MATERIAL TO PROCESS

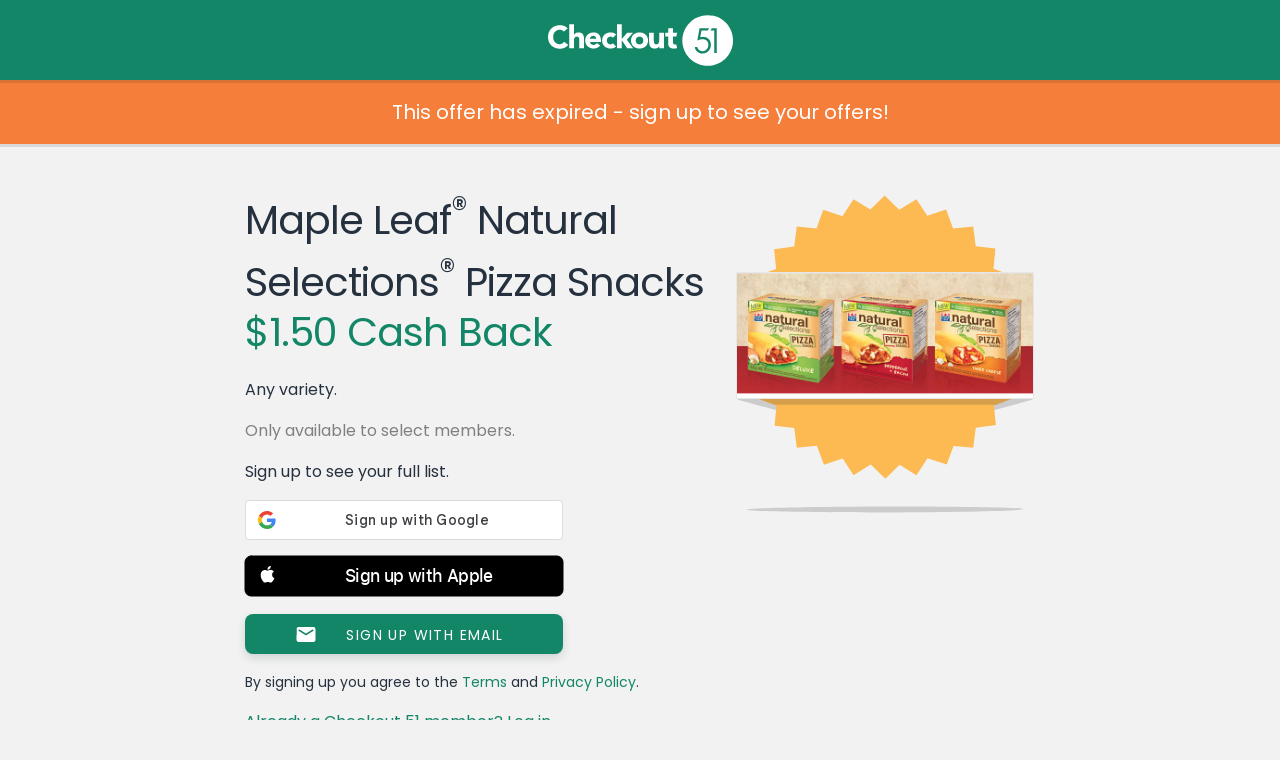

--- FILE ---
content_type: text/css
request_url: https://www.checkout51.com/shared/assets/css/third-party/bootstrap/bootstrap.custom.css
body_size: 875
content:
/* MODALS START */

.modal-header {
	text-align: right;
}
.modal-header .close:hover {
	cursor: pointer;
}

.modal .modal-body .centered,
.modal .modal-body.centered {
    text-align: center;
}

.modal .modal-header,
.modal .modal-footer {
    border: none;
}

.modal.notification .modal-dialog {
    margin-top: 246px;
    width: 160px;
}

.modal.notification .modal-dialog.wide {
    width: 190px;
}

.modal.notification .modal-dialog.very-wide {
    width: 230px;
}

.modal.notification .modal-dialog .modal-content {
    height: 160px;
    padding: 20px;
    width: 160px;
    background: #323532;
}

.modal.notification .modal-dialog .modal-content-flex {
    display: flex;
    flex-direction: column;
    height: auto !important;
    width: auto !important;
}

.modal.notification .modal-dialog .modal-content.description-only {
    height: auto;
    width: 190px;
}

.modal.notification .modal-dialog .modal-content.big {
    height: 190px;
    width: 190px;
}

.modal.notification .modal-dialog .modal-content.very-big {
    height: 230px;
    width: 230px;
}

.modal.notification .modal-dialog .modal-content.grey {
    background: #f2f2f2;
}

.modal.notification .modal-dialog .modal-content .modal-header {
    padding: 0;
    height: 0;
}

.modal.notification .modal-dialog .modal-content .modal-header .close {
    position: relative;
    top: -13px;
    right: -9px;
}

.modal.notification .modal-dialog .modal-content .modal-body {
    padding: 0;
    height: 100%;
}

.modal.notification .modal-dialog .modal-content .modal-body div {
    color: #fff;
    font-family: 'Poppins Regular', sans-serif;
    font-size: 16px;
}

.modal.notification .modal-dialog .modal-content.grey .modal-body div {
    color: #353535;
}

.modal.notification .modal-dialog .modal-content .modal-body div.title {
    font-size: 20px;
}

.modal.notification .modal-dialog .modal-content .modal-body div.desc {
    margin-top: 5px;
}

.modal.notification .modal-dialog .modal-content .modal-body div img {
    margin: 20px;
}

.modal.notification .modal-body .notice {
    display: flex;
    align-items: center;
    justify-content: center;
}

.modal.notification .modal-body .notice img {
    width: 50px;
    margin-left: 15px;
}

.modal.notification .modal-body .notice p {
    margin: 0 15px;
}

/* MODALS END */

WORK INSTRUCTIONS
Scan the listing above for the word "very" and show each line where it is found.

OUTPUT OF THE EXERCISE
.modal.notification .modal-dialog.very-wide {
.modal.notification .modal-dialog .modal-content.very-big {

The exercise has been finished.